[Given exercise] Rewrite the records below with every "red flower bud" changed to "red bud", leaving everything else as it is.

[Task data]
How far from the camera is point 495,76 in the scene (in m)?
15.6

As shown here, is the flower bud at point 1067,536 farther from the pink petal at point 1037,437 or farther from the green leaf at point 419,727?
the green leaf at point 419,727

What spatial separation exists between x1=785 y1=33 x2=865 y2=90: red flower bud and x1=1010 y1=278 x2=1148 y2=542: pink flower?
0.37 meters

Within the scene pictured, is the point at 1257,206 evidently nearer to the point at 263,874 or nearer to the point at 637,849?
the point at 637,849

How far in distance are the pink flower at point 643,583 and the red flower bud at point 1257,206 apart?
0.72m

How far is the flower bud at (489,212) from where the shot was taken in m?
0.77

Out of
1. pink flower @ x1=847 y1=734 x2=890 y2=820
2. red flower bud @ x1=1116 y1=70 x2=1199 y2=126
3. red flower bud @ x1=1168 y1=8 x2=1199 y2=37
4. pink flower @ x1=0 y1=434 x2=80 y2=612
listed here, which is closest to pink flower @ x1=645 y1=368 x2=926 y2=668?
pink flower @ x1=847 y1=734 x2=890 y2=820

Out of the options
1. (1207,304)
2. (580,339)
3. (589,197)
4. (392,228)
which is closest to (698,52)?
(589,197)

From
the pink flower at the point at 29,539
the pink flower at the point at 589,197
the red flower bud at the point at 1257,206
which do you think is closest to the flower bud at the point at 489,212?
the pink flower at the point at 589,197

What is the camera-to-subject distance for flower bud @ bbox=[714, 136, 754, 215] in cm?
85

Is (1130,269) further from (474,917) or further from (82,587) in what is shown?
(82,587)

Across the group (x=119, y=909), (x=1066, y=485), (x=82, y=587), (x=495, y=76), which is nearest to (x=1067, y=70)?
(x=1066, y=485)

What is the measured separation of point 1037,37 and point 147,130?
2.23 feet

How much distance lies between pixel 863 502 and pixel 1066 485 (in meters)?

[Response below]
How far from the camera is point 495,76 in the scene (in m)?
15.6

As shown here, is the flower bud at point 1067,536 farther from the pink petal at point 1037,437 or farther from the green leaf at point 419,727?
the green leaf at point 419,727

What spatial separation exists between x1=785 y1=33 x2=865 y2=90: red bud and x1=1010 y1=278 x2=1148 y2=542: pink flower?
0.37 meters

Within the scene pictured, is the point at 1257,206 evidently nearer to the point at 263,874 or nearer to the point at 637,849?
the point at 637,849

How far in distance are the pink flower at point 643,583 and the red bud at point 1257,206 apart?
0.72m

How far is the flower bud at (489,212) from where the shot was taken in m?
0.77

Out of
1. pink flower @ x1=847 y1=734 x2=890 y2=820
2. red bud @ x1=1116 y1=70 x2=1199 y2=126
3. red bud @ x1=1168 y1=8 x2=1199 y2=37
4. pink flower @ x1=0 y1=434 x2=80 y2=612
listed here, which is closest to pink flower @ x1=645 y1=368 x2=926 y2=668?
pink flower @ x1=847 y1=734 x2=890 y2=820

Out of the options
1. (1207,304)
2. (580,339)
3. (589,197)
4. (392,228)
which is closest to (698,52)?
(589,197)

From
the pink flower at the point at 29,539
the pink flower at the point at 589,197
the red bud at the point at 1257,206
which do you think is closest to the flower bud at the point at 489,212?
the pink flower at the point at 589,197

What is the camera-to-subject distance for flower bud @ bbox=[714, 136, 754, 215] in cm?
85

Is (1130,269) further from (474,917) or further from (82,587) in what is shown?
(82,587)

Across the group (x=119, y=909), (x=1066, y=485), (x=82, y=587), (x=495, y=76), which is nearest to (x=1067, y=70)?
(x=1066, y=485)

What is the measured separation of point 1037,37 and point 147,130?
2.23 feet

How much distance lies between pixel 863 502 and pixel 1066 485 (in meters)?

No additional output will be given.